ASSIGNMENT:
An exact copy of all the lines below is required, with every image left out.

ENTRIES PROVIDED:

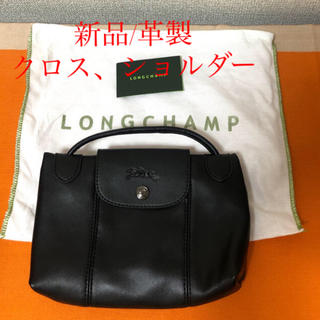 ロンシャン(LONGCHAMP)の【新品】ロンシャン ショルダー、クロスバッグ 羊革 黒(ショルダーバッグ)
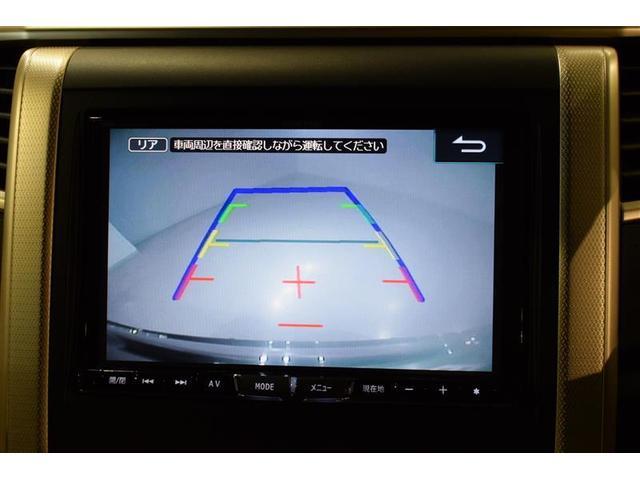 240S タイプゴールドII 4WD フルセグ メモリーナビ DVD再生 後席モニター バックカメラ ETC 両側電動スライド HIDヘッドライト 乗車定員7人 3列シート フルエアロ(17枚目)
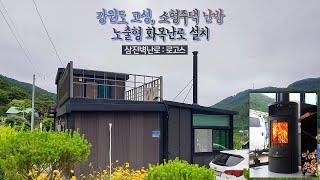 [삼진벽난로] 강원도 고성, 소형주택  전원주택 거실 …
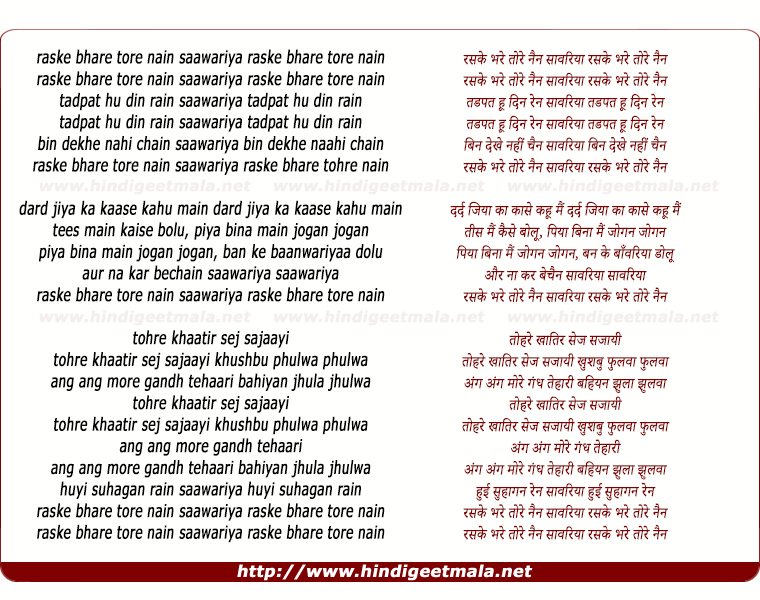 lyrics of song Raske Bhare Tore Naina Sawariya (House Mix)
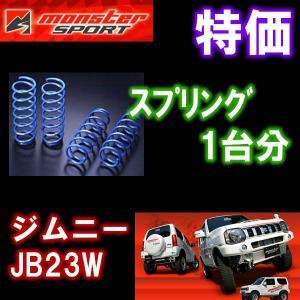 MONSTER SPORT モンスタースポーツ ジムニー JB23W 1型〜9型  ハイトアップスプリングセット 1台分 520520-5200M|horidashimono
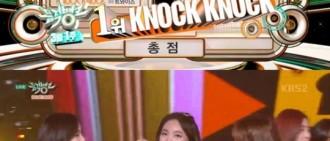 《音樂銀行》TWICE奪冠 太妍gugudan等展回歸舞台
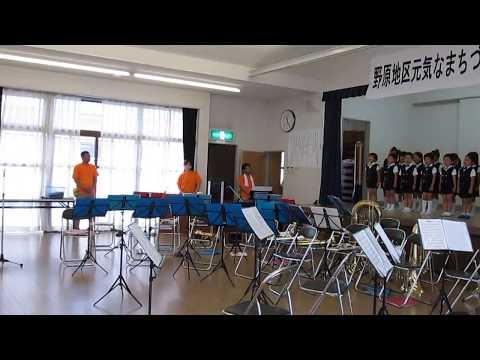野原地区元気なまちづくり 2017.07 ちべん保育園 歌で参加!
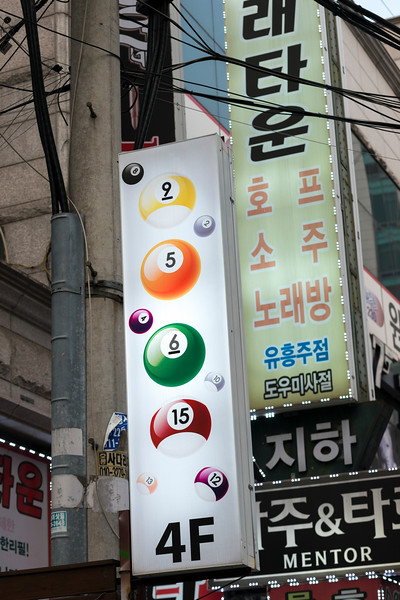 Low angle view of signboards, Seoul, South Korea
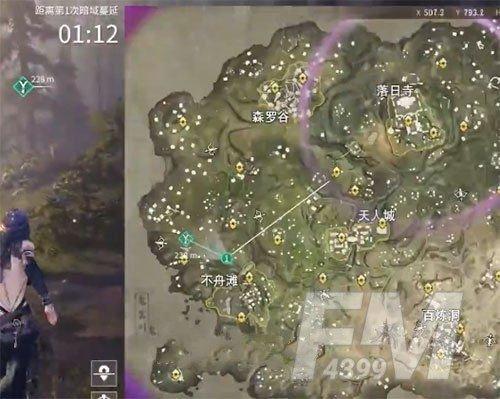 永劫无间宝窟之钥在哪里?宝库之钥获取位置一览图片3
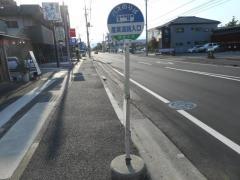 「産業道路入口」バス停留所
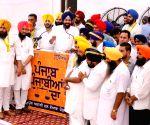 Khatkar Kalan: Bhagat Singh's birth anniversary celebration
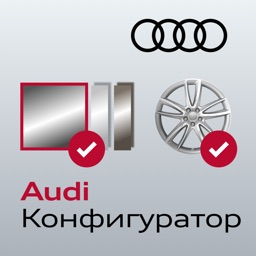 Audi Конфигуратор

RESULT:
 ロンシャン(LONGCHAMP)の【新品】ロンシャン ショルダー、クロスバッグ 羊革 黒(ショルダーバッグ)
 240S タイプゴールドII 4WD フルセグ メモリーナビ DVD再生 後席モニター バックカメラ ETC 両側電動スライド HIDヘッドライト 乗車定員7人 3列シート フルエアロ(17枚目)
 [삼진벽난로] 강원도 고성, 소형주택  전원주택 거실 …
 lyrics of song Raske Bhare Tore Naina Sawariya (House Mix)
 MONSTER SPORT モンスタースポーツ ジムニー JB23W 1型〜9型  ハイトアップスプリングセット 1台分 520520-5200M|horidashimono
 《音樂銀行》TWICE奪冠 太妍gugudan等展回歸舞台
野原地区元気なまちづくり 2017.07 ちべん保育園 歌で参加!
 Low angle view of signboards, Seoul, South Korea
 永劫无间宝窟之钥在哪里?宝库之钥获取位置一览图片3
 「産業道路入口」バス停留所
 Khatkar Kalan: Bhagat Singh's birth anniversary celebration
 Audi Конфигуратор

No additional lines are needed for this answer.